Four of Apple's Liquid Metal Inventions Surfaced today with one covering the Creation of 3D Parts using Atomized Powder
Today the U.S. Patent & Trademark Office published a series of four patent applications from Apple relating to their potential use of liquid metal, a metallic glass alloy. One of the patents published today covers the creation of 3D parts using an atomized powder.
Apple's Invention: Methods for Constructing Parts using Metallic Glass Alloy (Liquid Metal)
Apple's invention generally relates to methods of constructing a three-dimensional part using metallic glass alloys, layer by layer, as well as metallic glass-forming materials designed for use therewith. In certain embodiments, a layer of metallic glass-forming powder or a sheet of metallic glass material is deposited to selected positions and then fused to a layer below by suitable methods such as laser heating or electron beam heating. The deposition and fusing are then repeated as need to construct the part, layer by layer. One or more sections or layers of non-metallic glass material can be included as needed to form composite parts. In one embodiment, the metallic glass-forming powder is a homogenous atomized powder.
Apple's patent FIG. 2 depicts an exemplary method of constructing a part from metallic glass sheets layer by layer.

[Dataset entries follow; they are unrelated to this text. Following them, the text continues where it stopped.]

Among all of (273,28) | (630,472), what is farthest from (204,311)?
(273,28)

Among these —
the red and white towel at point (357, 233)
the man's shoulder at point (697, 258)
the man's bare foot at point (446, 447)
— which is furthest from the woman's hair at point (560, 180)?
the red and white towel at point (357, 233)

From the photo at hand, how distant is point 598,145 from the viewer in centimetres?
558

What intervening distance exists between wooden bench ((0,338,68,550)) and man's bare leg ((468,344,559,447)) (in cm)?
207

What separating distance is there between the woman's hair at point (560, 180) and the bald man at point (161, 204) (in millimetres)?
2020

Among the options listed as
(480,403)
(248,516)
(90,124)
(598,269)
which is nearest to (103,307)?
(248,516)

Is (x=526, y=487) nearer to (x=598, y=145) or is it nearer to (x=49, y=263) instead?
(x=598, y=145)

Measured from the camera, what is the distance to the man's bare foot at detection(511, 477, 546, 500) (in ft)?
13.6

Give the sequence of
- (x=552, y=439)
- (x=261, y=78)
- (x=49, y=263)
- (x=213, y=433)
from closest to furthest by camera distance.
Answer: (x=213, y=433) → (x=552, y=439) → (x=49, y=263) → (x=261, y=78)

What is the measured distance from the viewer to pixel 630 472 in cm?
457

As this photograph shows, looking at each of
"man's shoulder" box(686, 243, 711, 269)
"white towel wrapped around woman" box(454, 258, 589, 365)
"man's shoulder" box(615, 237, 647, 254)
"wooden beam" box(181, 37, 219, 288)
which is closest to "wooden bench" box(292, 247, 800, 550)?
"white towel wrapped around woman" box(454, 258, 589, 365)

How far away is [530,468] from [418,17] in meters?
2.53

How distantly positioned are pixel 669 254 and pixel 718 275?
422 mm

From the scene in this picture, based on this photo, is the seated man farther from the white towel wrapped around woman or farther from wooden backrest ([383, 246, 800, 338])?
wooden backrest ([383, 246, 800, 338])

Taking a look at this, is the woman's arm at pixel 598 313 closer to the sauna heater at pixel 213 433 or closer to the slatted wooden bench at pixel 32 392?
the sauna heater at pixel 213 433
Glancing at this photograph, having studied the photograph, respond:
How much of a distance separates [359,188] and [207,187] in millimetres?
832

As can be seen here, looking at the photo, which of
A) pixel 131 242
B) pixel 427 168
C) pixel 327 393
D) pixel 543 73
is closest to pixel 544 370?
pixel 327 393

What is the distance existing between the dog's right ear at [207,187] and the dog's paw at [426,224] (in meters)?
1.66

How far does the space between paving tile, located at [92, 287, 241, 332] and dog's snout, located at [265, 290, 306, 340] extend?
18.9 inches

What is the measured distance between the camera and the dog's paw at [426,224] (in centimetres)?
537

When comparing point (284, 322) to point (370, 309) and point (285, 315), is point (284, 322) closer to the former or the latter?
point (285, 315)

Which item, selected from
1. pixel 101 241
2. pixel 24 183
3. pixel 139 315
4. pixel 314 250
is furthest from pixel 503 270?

Apple's first patent application 20150299825 was originally filed in Q2 2015. The other liquid metal related patents published today by the U.S Patent and Trademark Office include the following:
Patent Application 20150299824: AMORPHOUS ALLOY ROLL FORMING OF FEEDSTOCK OR COMPONENT PART
Patent Application 20150298206: INJECTION MOLDING AND CASTING OF MATERIALS USING A VERTICAL INJECTION MOLDING SYSTEM
Patent Application 20150298207: INDUCTIVE COIL DESIGNS FOR THE MELTING AND MOVEMENT OF AMORPHOUS METALS
Apple never pinpoints what liquid metal is used for in their patents save for a general blanket of products noted as: "a telephone, such as a cell phone, and a land-line phone, or any communication device, such as a smart phone, including, for example an iPhone, and an electronic email sending/receiving device. It can be a part of a display, such as a digital display, a TV monitor, an electronic-book reader, a portable web-browser (e.g., iPad.), watch and a computer monitor. It can also be an entertainment device, including a portable DVD player, conventional DVD player, Blue-Ray disk player, video game console, music player, such as a portable music player (e.g., iPod), etc. It can also be a part of a device that provides control, such as controlling the streaming of images, videos, sounds (e.g., Apple TV.), or it can be a remote control for an electronic device. It can be a part of a computer or its accessories, such as the hard drive tower housing or casing, laptop housing, laptop keyboard, laptop track pad, desktop keyboard, mouse, and speaker. The article can also be applied to a device such as a watch or a clock."
Considering that these are patent applications about parts, the timing of such to market is unknown at this time.